Flynn ex-associate charged with illegal lobbying
ALEXANDRIA, VA. — Federal prosecutors unsealed an indictment Monday charging two business associates of Michael T. Flynn with acting as agents of the Turkish government, describing in remarkable detail how the three attempted to convince the U.S. to expel a rival of President Recep Tayyip Erdogan.
Throughout the fall of 2016, while Flynn served publicly as a key surrogate and foreign policy adviser to Donald Trump’s presidential campaign, prosecutors say he and business partner Bijan Kian took hundreds of thousands of dollars from the Turkish government to push for the extradition from the U.S. of dissident cleric Fethullah Gulen. Their efforts, prosecutors said, were directed by Kamil Ekim Alptekin, a Turkish businessman with close ties to the country’s leadership.
U.S. law enforcement has repeatedly rejected Turkey’s efforts to bring Gulen back to his home country — despite intense pressure from Erdogan, who believes the cleric responsible for a failed 2016 coup attempt despite Gulen’s denials. By prosecutors’ account, the foreign government found a powerful and enthusiastic ally in Flynn — one who was willing on the eve of the presidential election to pen an op-ed pushing for Gulen’s expulsion.
Flynn already admitted last year to lying about his business with the Turkish government and agreed to cooperate with law enforcement in a deal with Special Counsel Robert Mueller’s team. That almost certainly helped produce charges against Kian and Alptekin. But the indictment Monday spells out for the first time how intimately Flynn was involved in the effort, which involved weekly conference calls to coordinate with Turkish officials.

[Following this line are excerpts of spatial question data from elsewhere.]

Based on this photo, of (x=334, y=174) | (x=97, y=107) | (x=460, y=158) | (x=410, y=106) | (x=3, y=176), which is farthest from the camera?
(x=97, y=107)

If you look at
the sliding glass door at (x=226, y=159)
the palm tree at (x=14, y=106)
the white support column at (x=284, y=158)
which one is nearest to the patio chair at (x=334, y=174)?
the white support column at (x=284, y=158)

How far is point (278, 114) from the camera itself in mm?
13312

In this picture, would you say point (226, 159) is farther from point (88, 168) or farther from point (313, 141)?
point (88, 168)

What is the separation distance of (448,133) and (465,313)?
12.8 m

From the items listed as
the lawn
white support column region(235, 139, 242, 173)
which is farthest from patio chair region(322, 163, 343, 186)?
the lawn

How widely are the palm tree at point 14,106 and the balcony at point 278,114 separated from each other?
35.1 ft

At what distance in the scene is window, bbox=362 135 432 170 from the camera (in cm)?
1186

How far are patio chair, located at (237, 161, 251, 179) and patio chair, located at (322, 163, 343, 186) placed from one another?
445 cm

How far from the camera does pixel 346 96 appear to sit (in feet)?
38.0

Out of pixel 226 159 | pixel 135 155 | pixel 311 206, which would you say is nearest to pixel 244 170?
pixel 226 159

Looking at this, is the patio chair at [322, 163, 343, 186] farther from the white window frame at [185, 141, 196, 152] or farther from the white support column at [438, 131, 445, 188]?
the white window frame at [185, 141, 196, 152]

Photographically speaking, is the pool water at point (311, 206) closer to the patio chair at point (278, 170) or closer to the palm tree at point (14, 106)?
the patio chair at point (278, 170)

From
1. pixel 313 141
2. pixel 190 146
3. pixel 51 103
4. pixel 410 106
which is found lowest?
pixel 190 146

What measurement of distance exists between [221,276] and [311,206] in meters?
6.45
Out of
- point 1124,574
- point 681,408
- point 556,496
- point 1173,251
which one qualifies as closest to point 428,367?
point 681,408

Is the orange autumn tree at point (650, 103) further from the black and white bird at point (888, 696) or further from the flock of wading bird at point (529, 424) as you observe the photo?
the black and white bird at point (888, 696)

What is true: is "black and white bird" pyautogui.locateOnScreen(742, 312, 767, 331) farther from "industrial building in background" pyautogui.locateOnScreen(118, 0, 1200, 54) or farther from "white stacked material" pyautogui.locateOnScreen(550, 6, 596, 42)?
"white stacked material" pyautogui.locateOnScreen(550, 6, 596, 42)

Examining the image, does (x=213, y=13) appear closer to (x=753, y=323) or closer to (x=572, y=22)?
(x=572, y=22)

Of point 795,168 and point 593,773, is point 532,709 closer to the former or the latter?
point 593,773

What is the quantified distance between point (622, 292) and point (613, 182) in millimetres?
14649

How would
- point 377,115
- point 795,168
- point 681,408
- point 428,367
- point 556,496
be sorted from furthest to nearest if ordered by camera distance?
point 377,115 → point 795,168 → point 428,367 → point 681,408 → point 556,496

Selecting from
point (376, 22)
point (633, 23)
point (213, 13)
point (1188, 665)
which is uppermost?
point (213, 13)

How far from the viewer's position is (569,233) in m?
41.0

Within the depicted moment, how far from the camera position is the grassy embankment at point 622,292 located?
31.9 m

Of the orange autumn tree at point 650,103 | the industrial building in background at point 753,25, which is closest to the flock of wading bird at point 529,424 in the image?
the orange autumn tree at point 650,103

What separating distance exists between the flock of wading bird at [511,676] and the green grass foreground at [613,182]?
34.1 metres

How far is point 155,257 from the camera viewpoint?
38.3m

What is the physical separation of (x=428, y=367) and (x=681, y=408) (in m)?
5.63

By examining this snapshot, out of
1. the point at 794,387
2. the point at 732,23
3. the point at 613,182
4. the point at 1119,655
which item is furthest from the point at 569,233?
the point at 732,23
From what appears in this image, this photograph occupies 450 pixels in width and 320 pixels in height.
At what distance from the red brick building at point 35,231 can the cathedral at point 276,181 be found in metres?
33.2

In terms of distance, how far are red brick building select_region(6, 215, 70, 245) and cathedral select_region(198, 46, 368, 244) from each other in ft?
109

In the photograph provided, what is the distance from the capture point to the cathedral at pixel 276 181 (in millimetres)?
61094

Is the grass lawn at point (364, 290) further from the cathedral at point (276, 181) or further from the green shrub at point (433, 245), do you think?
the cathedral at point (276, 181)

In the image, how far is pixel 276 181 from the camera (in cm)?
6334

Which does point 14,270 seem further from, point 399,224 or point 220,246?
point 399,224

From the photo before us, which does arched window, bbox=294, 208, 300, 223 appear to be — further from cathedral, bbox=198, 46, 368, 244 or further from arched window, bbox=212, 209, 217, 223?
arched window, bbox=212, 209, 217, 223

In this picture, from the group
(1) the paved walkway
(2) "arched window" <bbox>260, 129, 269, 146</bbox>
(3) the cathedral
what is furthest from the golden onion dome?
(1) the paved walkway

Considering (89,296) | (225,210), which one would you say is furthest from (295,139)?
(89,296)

Flynn’s piece in The Hill, which called Gulen a “radical cleric … running a scam,” was the culmination of a monthslong public and private lobbying campaign for which the Turkish government agreed to pay Flynn’s consulting firm $600,000, according to the indictment.
The money was funneled through a company run by Alptekin — who also arranged meetings and delivered guidance from his country’s leaders — to obscure that the effort was directed by Turkey, according to the indictment.